Les grandes entreprises technologiques "sous-déclarent" leur empreinte carbone
elles omettent en moyenne de divulguer environ la moitié de leurs émissions
L'Université technique de Munich a récemment publié une étude qui, dans ses conclusions, accuse les géants du numérique - comme IBM, Google et SAP - de falsifier les chiffres réels de leur empreinte carbone. À l'heure où le rôle des grandes entreprises dans le changement climatique fait l'objet d'une vive polémique, l'étude met en évidence des incohérences dans la manière dont les entreprises technologiques déclarent leurs émissions de gaz à effet de serre (GES). L'étude, qui a porté sur 56 entreprises technologiques, a révélé qu'en moyenne, ces sociétés ont omis de divulguer environ la moitié de leurs émissions.
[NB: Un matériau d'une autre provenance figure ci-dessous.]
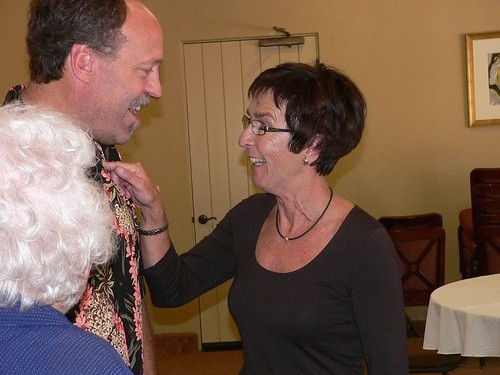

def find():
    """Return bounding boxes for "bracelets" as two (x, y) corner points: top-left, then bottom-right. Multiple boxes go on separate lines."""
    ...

(139, 222), (169, 236)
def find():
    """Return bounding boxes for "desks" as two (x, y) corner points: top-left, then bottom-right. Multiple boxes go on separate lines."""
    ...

(423, 273), (500, 357)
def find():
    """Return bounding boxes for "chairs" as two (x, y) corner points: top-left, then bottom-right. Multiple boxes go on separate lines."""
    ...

(378, 168), (500, 375)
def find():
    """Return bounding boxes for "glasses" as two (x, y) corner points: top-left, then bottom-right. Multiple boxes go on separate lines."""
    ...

(241, 113), (296, 137)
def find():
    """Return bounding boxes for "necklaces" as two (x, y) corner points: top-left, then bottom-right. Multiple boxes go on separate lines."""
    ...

(84, 140), (124, 170)
(276, 187), (333, 242)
Les émissions mondiales de gaz à effet de serre doivent atteindre le niveau net zéro vers le milieu du siècle pour limiter le réchauffement climatique à 1,5 °C. Ce défi de la décarbonisation a notamment accru la pression politique et sociétale sur les entreprises pour qu'elles divulguent leur empreinte carbone. En réponse, plusieurs entreprises ont annoncé des feuilles de route pour devenir neutres en carbone, voire négatives. De Google à Facebook en passant par SAP et Huawei, la plupart des géants du numérique ont prévu d'accélérer la transition vers les énergies vertes, notamment les énergies renouvelables, propres et durables.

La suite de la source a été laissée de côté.